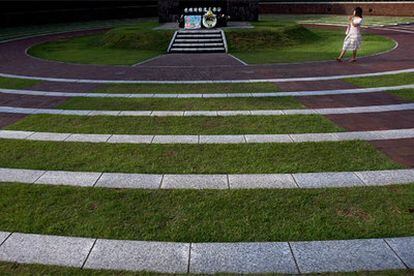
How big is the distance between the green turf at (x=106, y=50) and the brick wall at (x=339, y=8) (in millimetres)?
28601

════════════════════

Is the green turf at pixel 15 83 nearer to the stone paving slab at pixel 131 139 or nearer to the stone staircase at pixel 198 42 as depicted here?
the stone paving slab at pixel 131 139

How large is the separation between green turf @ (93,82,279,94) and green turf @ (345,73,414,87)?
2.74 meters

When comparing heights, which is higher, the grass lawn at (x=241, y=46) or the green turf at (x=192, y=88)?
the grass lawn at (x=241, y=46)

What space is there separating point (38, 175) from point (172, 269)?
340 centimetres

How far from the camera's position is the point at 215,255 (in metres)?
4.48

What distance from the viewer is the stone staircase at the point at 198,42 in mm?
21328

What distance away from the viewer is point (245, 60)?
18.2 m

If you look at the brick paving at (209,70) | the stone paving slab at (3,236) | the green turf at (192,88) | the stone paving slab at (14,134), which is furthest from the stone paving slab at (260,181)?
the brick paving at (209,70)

════════════════════

- _Description of the task_
Please show every line of the data above that contains the word "staircase".

- _Task output_
Is the green turf at pixel 15 83 nearer to the stone paving slab at pixel 131 139 or nearer to the stone staircase at pixel 198 42 as depicted here?
What distance from the viewer is the stone staircase at the point at 198,42 in mm?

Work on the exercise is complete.